Aufgeschoben ist nicht aufgehoben: Am 30. Juni läuft die Frist für die Stundungen von Steuern und Abgaben aus. Das stellt viele Unternehmen vor eine noch angespanntere, wirtschaftliche Situation.  

Kitzbühel | Corona lähmt die Wirtschaft, trotzdem hat der KSV 1870 in Tirol gerade einmal 155 Firmeninsolvenzen im vergangenen Jahr verzeichnet. Um rund die Hälfte weniger als im Jahr 2019, als die Wirtschaft noch florierte. Diese auf den ersten Blick durchaus erfreuliche Nachricht ist in erster Linie mit den Hilfszahlungen der Bundesregierung zu erklären, aber auch mit den gesetzlichen Stundungen von Steuern und Sozialversicherungsabgaben.

Rückstände haben sich angehäuft
Am 30. Juni läuft diese Stundungsfrist jedoch aus.
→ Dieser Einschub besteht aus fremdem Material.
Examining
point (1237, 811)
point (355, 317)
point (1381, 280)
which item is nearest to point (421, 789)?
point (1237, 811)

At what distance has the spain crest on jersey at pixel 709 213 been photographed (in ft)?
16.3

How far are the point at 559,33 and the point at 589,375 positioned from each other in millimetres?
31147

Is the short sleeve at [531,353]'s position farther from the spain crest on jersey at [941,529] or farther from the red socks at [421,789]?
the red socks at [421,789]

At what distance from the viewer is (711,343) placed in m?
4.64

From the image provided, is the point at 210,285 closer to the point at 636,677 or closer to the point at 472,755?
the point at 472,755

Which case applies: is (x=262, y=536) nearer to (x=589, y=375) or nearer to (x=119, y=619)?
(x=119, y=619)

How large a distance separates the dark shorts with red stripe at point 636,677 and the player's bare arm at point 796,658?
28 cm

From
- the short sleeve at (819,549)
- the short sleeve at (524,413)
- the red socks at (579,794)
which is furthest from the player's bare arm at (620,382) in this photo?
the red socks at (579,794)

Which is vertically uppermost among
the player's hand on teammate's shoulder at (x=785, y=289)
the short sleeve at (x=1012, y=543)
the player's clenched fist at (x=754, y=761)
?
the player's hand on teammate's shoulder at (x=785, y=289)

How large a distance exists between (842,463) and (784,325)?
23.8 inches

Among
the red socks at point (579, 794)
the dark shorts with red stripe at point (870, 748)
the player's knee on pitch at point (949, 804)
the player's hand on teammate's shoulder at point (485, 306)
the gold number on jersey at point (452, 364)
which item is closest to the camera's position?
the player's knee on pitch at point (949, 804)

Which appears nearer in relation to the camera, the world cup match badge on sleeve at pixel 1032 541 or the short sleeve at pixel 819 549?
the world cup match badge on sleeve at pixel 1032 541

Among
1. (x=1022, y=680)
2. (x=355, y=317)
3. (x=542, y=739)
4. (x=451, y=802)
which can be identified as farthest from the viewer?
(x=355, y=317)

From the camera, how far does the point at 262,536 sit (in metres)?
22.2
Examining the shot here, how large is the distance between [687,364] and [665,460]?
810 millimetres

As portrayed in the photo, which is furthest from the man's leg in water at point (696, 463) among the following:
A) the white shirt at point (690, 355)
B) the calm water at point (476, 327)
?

Neben den laufenden Beiträgen sind Unternehmen dann auch mit den angehäuften Rückständen konfrontiert, die bezahlt werden müssen. „Ein großer Punkt ist auch die Fälligkeit der ersten Rückzahlung der Corona-Kredite mit staatlicher Sicherung aus dem Frühjahr 2020. Hier wird es in den Bereichen Handel und auch Gastronomie zu Insolvenzen kommen“, hält WKO-Bezirksobmann Peter Seiwald fest.
 
Auch der KSV1870 rechnet mit einem klaren Zuwachs bei den Firmeninsolvenzen. In welcher Deutlichkeit dieser Anstieg im zweiten Halbjahr ausfallen wird, lasse sich derzeit schwer prognostizieren, erläutert Klaus Schaller, Leiter der Region West.  „Wir erwarten – ab dem Sommer bis zum Jahresende 2021 und weit darüber hinaus – einen kontinuierlichen Anstieg bei den Firmenpleiten. Schaller hält fest: „Der KSV1870 sieht aber keine Insolvenzwelle über Tirol hereinbrechen.“ Auch wenn die Zahl der Insolvenzen das Niveau von 2019 um 50 Prozent übersteige, werde gerade einmal die Anzahl der Pleiten des Jahres 2010 erreicht.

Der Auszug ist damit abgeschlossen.